Questions about pictured scenes:

########

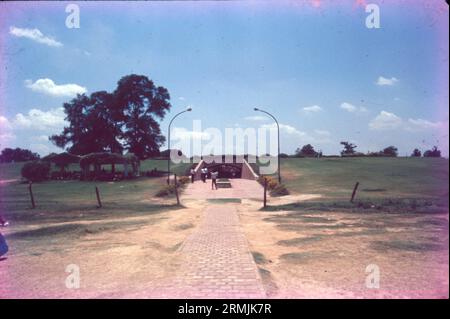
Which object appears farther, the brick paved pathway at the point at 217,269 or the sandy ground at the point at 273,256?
the sandy ground at the point at 273,256

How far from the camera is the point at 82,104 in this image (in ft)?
162

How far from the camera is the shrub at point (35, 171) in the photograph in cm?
4119

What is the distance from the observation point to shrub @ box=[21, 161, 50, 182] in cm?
4119

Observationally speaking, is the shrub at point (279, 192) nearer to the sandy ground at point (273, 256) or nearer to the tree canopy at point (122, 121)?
the sandy ground at point (273, 256)

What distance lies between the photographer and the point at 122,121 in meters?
47.6

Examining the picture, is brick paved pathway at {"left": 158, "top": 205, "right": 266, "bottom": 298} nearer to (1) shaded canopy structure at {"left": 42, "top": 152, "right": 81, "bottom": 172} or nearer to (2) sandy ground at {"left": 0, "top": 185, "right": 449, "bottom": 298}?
(2) sandy ground at {"left": 0, "top": 185, "right": 449, "bottom": 298}

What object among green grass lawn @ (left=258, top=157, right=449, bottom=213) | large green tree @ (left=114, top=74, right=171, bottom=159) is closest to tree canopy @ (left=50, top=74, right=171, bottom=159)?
large green tree @ (left=114, top=74, right=171, bottom=159)

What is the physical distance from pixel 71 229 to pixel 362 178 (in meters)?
30.1

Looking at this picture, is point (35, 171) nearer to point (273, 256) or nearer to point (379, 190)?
point (379, 190)

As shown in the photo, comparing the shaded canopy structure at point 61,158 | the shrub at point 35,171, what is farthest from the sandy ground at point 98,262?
the shrub at point 35,171

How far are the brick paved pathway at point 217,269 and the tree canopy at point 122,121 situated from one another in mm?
37697

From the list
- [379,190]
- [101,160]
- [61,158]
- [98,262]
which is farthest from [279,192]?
[61,158]

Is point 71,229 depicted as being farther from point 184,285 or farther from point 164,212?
point 184,285
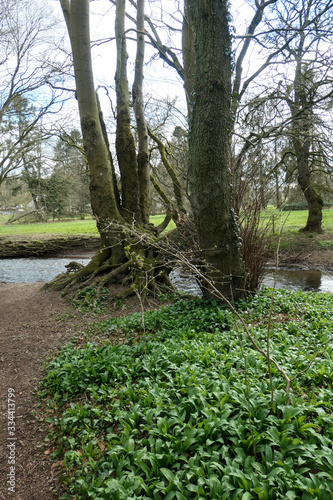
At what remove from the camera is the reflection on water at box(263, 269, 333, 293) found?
9.37 metres

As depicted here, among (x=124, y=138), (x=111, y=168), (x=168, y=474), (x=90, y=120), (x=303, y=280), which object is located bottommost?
(x=303, y=280)

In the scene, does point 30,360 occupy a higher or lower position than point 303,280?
higher

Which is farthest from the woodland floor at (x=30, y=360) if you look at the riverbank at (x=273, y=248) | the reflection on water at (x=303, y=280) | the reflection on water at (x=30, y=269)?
the riverbank at (x=273, y=248)

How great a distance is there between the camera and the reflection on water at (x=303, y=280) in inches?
369

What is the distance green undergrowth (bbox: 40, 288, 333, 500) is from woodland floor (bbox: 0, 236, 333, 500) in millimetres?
174

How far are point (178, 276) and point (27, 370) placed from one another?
21.7ft

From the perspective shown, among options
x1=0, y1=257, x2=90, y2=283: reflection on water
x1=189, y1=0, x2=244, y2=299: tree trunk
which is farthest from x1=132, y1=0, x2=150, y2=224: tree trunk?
x1=0, y1=257, x2=90, y2=283: reflection on water

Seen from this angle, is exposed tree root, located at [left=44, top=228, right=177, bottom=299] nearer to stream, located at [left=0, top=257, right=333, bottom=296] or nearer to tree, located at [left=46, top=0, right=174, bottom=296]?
tree, located at [left=46, top=0, right=174, bottom=296]

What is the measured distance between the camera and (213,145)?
471 cm

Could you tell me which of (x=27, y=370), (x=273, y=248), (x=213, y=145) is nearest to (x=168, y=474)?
(x=27, y=370)

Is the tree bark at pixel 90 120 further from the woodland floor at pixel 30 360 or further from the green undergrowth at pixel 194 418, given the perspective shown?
the green undergrowth at pixel 194 418

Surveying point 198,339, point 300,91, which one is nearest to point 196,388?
point 198,339

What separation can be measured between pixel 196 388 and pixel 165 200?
6671 mm

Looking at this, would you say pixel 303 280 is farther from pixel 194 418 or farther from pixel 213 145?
pixel 194 418
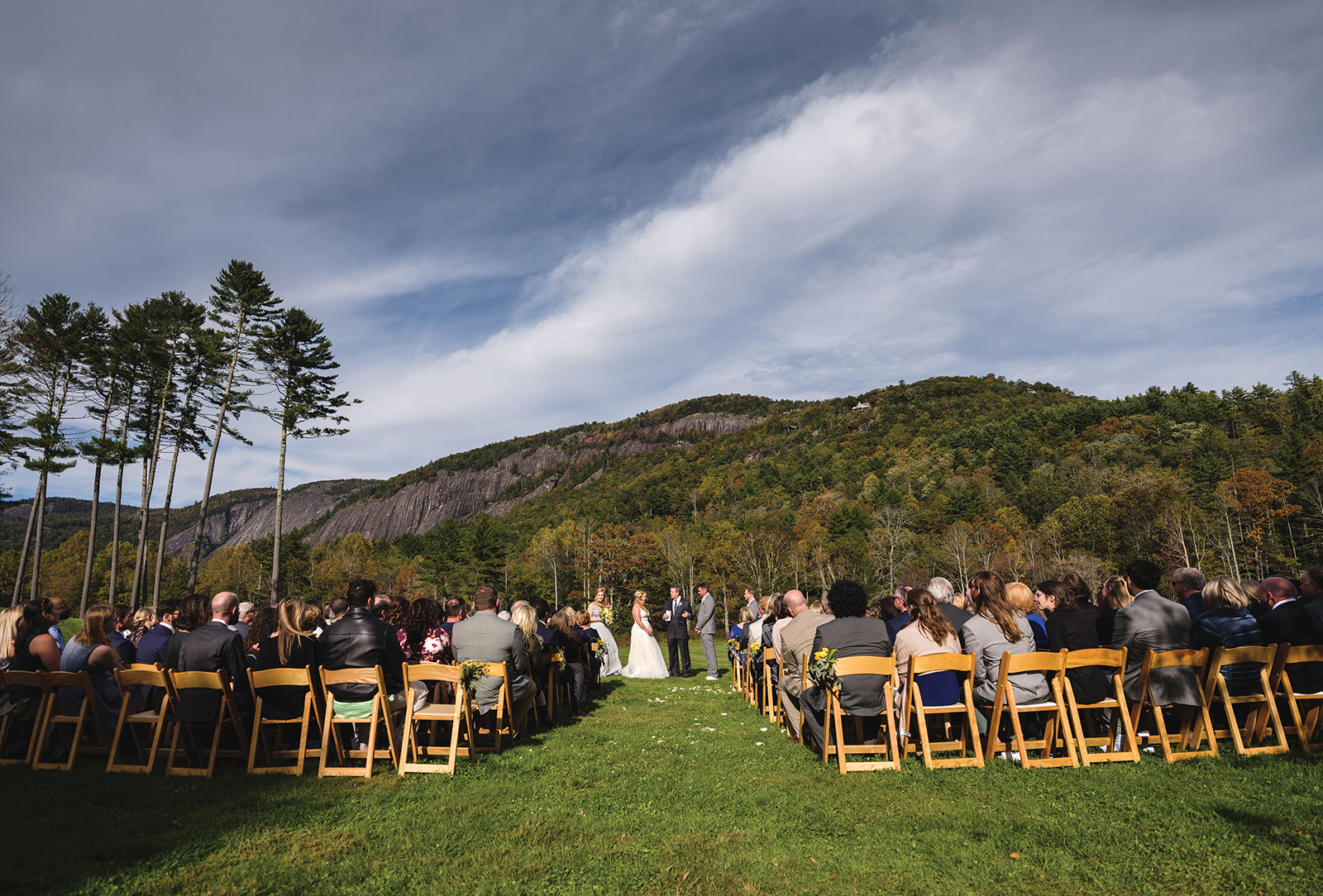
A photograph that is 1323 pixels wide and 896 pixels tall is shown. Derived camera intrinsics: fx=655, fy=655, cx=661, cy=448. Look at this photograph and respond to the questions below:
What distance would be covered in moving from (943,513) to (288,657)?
78174 millimetres

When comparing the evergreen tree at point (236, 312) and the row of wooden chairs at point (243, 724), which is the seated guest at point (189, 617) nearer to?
the row of wooden chairs at point (243, 724)

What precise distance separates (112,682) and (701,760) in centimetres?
577

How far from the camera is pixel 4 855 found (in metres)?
3.88

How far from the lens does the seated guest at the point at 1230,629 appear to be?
5.73m

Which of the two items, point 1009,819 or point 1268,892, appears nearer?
point 1268,892

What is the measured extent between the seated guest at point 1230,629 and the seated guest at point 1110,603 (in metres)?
0.60

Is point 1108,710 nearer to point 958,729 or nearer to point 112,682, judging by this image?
point 958,729

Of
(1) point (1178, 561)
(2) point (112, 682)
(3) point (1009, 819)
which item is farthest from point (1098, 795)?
(1) point (1178, 561)

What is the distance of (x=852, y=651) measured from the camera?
613 cm

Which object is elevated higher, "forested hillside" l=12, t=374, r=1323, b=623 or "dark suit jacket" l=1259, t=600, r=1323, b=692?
"forested hillside" l=12, t=374, r=1323, b=623

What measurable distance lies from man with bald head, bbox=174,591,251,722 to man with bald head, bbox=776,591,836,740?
5.34 meters

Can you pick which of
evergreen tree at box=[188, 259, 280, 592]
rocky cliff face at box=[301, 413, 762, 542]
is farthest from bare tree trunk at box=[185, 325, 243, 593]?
rocky cliff face at box=[301, 413, 762, 542]

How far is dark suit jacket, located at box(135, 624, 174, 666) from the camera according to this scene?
673 centimetres

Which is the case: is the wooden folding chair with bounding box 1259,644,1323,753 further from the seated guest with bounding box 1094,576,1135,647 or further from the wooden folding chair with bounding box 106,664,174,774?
the wooden folding chair with bounding box 106,664,174,774
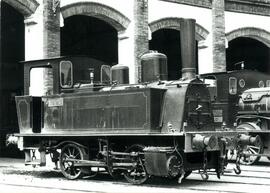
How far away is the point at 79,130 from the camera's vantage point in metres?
10.9

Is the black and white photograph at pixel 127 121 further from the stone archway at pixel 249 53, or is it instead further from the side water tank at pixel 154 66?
the stone archway at pixel 249 53

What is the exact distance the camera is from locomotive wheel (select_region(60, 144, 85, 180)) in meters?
10.9

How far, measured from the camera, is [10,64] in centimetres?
2342

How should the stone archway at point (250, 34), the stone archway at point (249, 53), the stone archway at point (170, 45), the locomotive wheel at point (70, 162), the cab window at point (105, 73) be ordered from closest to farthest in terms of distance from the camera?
the locomotive wheel at point (70, 162) < the cab window at point (105, 73) < the stone archway at point (250, 34) < the stone archway at point (170, 45) < the stone archway at point (249, 53)

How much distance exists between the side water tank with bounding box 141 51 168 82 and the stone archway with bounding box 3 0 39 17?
582cm

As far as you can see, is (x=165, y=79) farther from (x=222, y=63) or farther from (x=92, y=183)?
(x=222, y=63)

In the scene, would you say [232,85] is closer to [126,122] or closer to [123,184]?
[126,122]

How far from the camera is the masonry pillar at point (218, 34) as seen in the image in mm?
19812

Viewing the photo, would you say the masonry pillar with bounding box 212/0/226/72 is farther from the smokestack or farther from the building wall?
the smokestack

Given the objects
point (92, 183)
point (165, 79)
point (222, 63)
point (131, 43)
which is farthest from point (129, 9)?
point (92, 183)

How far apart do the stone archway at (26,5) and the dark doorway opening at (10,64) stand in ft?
23.3

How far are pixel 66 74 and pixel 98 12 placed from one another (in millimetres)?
5760

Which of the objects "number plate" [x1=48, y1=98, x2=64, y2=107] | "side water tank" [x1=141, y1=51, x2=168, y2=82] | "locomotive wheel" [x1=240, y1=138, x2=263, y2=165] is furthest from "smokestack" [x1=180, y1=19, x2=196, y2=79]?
"locomotive wheel" [x1=240, y1=138, x2=263, y2=165]

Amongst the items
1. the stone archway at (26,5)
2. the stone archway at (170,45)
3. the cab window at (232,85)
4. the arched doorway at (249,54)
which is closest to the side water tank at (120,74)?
the cab window at (232,85)
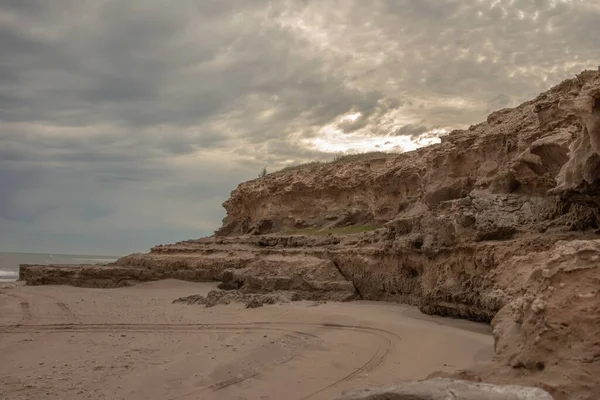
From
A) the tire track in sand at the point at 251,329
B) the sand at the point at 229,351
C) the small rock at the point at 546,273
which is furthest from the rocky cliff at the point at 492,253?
the tire track in sand at the point at 251,329

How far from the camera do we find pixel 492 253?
822 cm

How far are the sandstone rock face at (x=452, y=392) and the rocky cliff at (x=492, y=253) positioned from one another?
54 cm

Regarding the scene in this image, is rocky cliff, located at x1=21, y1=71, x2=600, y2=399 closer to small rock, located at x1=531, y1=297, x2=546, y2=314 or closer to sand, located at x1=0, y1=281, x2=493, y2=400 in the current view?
small rock, located at x1=531, y1=297, x2=546, y2=314

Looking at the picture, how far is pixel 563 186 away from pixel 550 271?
3217 millimetres

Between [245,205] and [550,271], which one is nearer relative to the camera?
[550,271]

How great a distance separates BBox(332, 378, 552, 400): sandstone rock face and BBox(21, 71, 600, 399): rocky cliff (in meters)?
0.54

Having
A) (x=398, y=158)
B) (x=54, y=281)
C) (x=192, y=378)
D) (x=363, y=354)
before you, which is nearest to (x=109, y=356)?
(x=192, y=378)

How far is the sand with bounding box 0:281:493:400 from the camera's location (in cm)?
580

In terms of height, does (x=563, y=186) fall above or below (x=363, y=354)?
above

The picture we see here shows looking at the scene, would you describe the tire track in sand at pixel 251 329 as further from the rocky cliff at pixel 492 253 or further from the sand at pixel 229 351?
the rocky cliff at pixel 492 253

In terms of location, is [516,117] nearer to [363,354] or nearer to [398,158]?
[363,354]

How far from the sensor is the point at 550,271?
446cm

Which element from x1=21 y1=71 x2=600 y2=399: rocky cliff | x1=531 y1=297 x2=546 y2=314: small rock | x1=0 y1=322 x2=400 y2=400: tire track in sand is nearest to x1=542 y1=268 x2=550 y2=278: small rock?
x1=21 y1=71 x2=600 y2=399: rocky cliff

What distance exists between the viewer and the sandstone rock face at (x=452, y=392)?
10.4ft
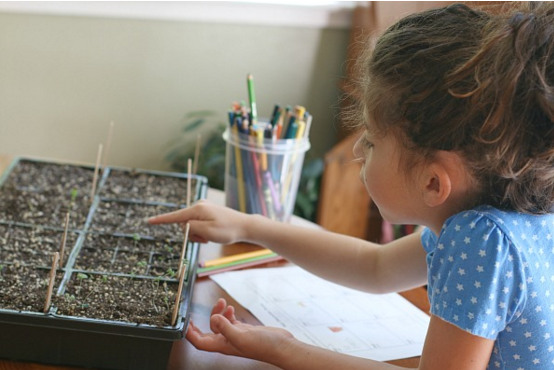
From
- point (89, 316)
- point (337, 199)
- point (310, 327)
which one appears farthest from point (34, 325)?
point (337, 199)

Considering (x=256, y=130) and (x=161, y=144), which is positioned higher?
(x=256, y=130)

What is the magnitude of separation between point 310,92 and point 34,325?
2140 millimetres

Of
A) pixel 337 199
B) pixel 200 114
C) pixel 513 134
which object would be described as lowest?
pixel 337 199

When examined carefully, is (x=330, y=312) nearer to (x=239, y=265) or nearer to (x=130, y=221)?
(x=239, y=265)

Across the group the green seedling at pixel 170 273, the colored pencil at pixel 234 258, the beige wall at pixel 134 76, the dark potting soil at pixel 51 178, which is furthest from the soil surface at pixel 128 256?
the beige wall at pixel 134 76

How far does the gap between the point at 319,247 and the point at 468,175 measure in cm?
42

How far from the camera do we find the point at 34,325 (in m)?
0.96

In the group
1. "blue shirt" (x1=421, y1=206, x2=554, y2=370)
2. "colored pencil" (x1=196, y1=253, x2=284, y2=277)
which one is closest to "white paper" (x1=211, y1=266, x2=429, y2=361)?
"colored pencil" (x1=196, y1=253, x2=284, y2=277)

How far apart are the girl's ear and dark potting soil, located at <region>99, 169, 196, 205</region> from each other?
615 mm

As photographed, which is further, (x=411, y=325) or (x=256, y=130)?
(x=256, y=130)

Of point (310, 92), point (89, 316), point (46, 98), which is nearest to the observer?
point (89, 316)

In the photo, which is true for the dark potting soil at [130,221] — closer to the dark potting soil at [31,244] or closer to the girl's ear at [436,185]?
the dark potting soil at [31,244]

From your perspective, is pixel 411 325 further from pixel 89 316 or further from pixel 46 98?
pixel 46 98

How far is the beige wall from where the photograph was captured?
8.66ft
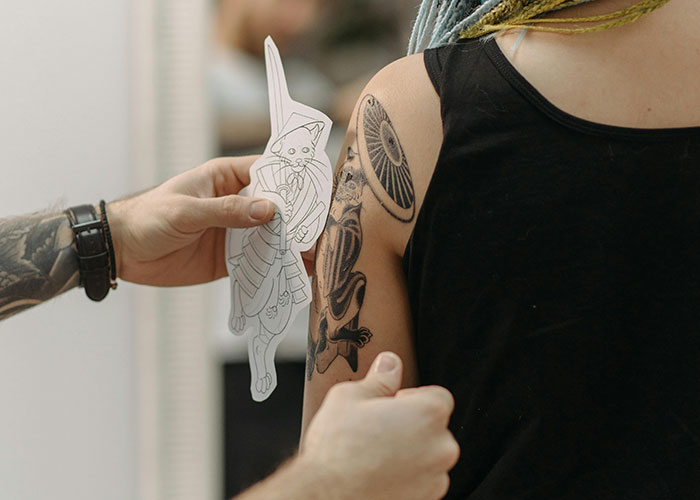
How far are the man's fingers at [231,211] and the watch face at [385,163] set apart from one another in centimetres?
21

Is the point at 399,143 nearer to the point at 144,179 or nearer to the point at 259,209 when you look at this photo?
the point at 259,209

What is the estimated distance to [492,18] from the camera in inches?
33.7

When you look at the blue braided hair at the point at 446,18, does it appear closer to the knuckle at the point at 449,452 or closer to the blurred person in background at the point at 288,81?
the knuckle at the point at 449,452

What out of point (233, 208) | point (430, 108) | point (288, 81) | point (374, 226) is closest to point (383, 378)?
point (374, 226)

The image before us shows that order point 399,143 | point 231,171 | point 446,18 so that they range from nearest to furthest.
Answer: point 399,143, point 446,18, point 231,171

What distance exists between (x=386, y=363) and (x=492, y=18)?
405mm

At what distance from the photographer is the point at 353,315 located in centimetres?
88

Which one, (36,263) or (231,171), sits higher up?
(231,171)

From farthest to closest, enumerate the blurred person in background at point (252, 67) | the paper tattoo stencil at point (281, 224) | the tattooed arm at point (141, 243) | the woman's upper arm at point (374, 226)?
the blurred person in background at point (252, 67)
the tattooed arm at point (141, 243)
the paper tattoo stencil at point (281, 224)
the woman's upper arm at point (374, 226)

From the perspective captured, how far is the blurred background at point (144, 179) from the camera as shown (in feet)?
6.77

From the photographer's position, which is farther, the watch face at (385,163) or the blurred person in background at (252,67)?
the blurred person in background at (252,67)

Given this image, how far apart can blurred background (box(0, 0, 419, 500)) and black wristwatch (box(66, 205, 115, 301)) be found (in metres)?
0.85

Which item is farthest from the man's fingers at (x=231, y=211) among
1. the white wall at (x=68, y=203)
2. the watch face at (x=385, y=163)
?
the white wall at (x=68, y=203)

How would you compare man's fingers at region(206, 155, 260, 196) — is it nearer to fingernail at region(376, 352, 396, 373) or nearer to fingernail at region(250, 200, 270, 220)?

########

* Task prompt *
Can you put the items from the line containing "What is the exact" through the line containing "the locomotive wheel at point (70, 162) <", both included, into a two-column CSV with the headers item and answer? Give one row per item, wrap each field in quotes, and replace any line breaks with spaces.

* Answer to the task *
item,answer
"What is the exact distance the camera is from locomotive wheel (select_region(60, 144, 85, 180)) in meters?","10.9"
"How far, measured from the camera, is [10,64] in centimetres?","2342"
"How should the stone archway at point (250, 34), the stone archway at point (249, 53), the stone archway at point (170, 45), the locomotive wheel at point (70, 162), the cab window at point (105, 73) be ordered from closest to farthest in terms of distance from the camera?","the locomotive wheel at point (70, 162) < the cab window at point (105, 73) < the stone archway at point (250, 34) < the stone archway at point (170, 45) < the stone archway at point (249, 53)"